- Theatrical release poster
- Directed by: Christina Andreef
- Written by: Christina Andreef
- Produced by: Helen Bowden
- Starring: Jeanie Drynan Russell Dykstra Sacha Horler Genevieve Lemon Linal Haft
- Cinematography: Laszlo Baranyai
- Edited by: Jane Moran
- Music by: Antony Partos
- Distributed by: Fox Searchlight Pictures
- Release date: 28 October 1999;
- Running time: 101 minutes
- Country: Australia
- Language: English
- Box office: A$598,704

= Soft Fruit =

Soft Fruit is a 1999 comedy drama film about a dying mother and her children who come together to fulfill her last wishes. It is an Australian American co-production produced by New Zealand filmmaker Jane Campion and directed by Christina Andreef.
□ □ □ □ □ □ □
#### What this exercise asks
A – According to the Soft Fruit text, who wrote the film's music?
B – Repeat the stretch of the Soft Fruit text from "Soft Fruit is" through "by Christina Andreef.".
□ □ □ □ □ □ □
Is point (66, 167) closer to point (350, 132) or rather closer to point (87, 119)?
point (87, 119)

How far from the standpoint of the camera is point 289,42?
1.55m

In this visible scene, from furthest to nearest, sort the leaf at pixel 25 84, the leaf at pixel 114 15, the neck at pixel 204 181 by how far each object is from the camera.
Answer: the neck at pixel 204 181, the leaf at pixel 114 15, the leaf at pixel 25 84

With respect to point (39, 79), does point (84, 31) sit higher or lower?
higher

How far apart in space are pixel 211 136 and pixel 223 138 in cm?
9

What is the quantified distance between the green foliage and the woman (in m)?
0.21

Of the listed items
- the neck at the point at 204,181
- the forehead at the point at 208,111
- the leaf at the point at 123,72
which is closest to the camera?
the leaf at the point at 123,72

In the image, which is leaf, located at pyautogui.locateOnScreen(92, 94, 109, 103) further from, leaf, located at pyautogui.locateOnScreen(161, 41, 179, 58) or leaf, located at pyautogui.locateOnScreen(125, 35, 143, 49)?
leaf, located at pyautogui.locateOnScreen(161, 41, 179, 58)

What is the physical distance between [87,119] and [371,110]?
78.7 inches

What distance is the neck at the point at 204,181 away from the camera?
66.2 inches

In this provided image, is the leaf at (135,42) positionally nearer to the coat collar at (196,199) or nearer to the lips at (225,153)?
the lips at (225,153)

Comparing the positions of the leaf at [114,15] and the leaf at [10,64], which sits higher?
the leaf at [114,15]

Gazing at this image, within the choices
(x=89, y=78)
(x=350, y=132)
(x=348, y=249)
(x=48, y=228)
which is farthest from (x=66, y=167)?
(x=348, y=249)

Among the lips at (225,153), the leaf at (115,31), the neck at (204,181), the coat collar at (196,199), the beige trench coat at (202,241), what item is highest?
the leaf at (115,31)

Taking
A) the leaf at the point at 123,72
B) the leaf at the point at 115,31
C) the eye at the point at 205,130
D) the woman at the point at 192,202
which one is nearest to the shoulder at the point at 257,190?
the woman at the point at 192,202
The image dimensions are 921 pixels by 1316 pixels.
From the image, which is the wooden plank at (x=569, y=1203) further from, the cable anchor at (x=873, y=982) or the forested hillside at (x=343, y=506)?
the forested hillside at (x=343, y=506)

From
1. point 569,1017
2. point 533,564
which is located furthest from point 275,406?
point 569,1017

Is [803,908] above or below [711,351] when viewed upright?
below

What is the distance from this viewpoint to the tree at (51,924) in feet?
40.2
□ □ □ □ □ □ □
#### Exercise answers
A – Antony Partos

B –
Soft Fruit is a 1999 comedy drama film about a dying mother and her children who come together to fulfill her last wishes. It is an Australian American co-production produced by New Zealand filmmaker Jane Campion and directed by Christina Andreef.